Final answer:
To achieve a margin of error of 3 or less with a 95% confidence level and a population standard deviation of 11, the formula for the sample size (n) requires using a Z-score of 1.96 corresponding to the confidence level. After plugging in the values, the calculation suggests a sample size of approximately 51.61, which rounds up to 52, making the correct answer D. 52.
Step-by-step explanation:
The question is asking about determining the sample size required to achieve a margin of error of 3 or less for an estimate with a 95% confidence level, when the population standard deviation is known to be 11. To calculate the sample size, we use the formula for the sample size of a population mean when the population standard deviation is known, given by: n = (Z*σ/E)^2
Where:
- n is the sample size
- Z is the Z-score corresponding to the desired confidence level (which is approximately 1.96 for a 95% confidence level)

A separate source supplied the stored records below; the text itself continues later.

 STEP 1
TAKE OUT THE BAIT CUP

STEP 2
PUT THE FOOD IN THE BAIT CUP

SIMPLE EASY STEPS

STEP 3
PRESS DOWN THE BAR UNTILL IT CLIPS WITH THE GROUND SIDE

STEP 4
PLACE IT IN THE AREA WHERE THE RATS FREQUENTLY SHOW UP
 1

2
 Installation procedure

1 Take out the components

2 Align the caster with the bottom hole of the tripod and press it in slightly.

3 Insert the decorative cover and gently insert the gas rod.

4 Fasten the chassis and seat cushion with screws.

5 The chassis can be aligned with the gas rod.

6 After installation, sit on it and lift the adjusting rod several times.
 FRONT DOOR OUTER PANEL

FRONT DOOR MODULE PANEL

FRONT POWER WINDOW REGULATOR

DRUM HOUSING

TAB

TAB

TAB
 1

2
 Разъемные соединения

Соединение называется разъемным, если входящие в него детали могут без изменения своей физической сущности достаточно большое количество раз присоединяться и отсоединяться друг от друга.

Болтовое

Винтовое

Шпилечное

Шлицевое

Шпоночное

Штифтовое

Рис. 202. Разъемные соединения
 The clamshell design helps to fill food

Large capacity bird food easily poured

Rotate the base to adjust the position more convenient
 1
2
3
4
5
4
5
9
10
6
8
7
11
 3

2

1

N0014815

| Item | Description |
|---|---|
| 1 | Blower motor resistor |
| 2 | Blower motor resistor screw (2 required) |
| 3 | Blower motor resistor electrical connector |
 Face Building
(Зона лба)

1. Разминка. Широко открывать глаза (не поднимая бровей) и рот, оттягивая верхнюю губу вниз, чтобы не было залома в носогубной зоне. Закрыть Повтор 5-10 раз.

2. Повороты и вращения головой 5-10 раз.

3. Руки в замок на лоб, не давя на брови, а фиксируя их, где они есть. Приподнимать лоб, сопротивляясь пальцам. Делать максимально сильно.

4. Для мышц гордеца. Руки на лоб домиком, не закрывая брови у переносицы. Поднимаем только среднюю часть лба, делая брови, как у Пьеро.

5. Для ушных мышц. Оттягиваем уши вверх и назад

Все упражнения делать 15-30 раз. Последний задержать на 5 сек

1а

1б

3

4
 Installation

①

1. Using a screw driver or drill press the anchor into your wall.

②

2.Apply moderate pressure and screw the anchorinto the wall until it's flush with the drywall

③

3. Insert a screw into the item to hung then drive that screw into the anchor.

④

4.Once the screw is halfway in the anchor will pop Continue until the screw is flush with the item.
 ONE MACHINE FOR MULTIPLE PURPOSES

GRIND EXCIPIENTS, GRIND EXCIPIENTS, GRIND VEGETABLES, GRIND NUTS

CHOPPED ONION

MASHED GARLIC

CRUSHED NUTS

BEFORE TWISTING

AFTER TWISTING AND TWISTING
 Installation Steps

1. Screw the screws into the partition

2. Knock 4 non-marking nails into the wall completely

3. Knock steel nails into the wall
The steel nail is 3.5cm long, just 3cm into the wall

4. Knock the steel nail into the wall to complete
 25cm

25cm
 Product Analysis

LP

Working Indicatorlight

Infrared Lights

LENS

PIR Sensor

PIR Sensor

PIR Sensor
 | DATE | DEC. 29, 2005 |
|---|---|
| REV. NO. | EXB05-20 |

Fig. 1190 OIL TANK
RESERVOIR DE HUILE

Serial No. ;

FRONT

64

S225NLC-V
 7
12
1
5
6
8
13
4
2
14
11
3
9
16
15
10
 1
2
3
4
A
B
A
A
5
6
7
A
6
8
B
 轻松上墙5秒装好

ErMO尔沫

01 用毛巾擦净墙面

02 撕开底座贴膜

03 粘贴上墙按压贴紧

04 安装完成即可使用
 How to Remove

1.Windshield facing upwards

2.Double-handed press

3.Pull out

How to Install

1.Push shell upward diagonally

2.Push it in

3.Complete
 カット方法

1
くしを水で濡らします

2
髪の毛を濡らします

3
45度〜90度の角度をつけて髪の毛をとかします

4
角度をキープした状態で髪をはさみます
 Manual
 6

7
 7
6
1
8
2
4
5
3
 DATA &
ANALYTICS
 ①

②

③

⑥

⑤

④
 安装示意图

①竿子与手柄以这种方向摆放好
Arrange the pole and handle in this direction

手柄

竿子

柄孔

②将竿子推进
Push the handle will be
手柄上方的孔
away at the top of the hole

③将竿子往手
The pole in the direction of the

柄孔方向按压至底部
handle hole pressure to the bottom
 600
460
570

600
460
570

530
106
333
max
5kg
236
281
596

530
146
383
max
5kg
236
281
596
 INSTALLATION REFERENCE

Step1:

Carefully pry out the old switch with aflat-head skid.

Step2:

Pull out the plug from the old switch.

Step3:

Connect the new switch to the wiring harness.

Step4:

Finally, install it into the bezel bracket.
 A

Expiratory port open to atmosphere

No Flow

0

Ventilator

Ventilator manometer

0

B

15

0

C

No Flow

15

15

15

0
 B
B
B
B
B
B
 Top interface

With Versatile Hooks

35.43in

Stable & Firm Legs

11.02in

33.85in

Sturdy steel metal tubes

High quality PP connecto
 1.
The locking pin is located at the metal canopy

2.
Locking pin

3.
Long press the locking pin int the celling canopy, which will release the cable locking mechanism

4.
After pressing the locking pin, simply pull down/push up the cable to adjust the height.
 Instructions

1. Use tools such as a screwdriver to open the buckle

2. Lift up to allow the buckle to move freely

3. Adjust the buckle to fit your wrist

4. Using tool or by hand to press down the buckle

- σ is the population standard deviation
- E is the margin of error
Substituting the given values into the formula: n = (1.96 * 11 / 3)^2
Calculating this yields n = (21.56 / 3)^2 = (7.18667)^2 ≈ 51.61.
Since we cannot have a fraction of a sample, we round up to the nearest whole number, giving us n = 52. Therefore, the minimum sample size needed is 52, making the answer D. 52.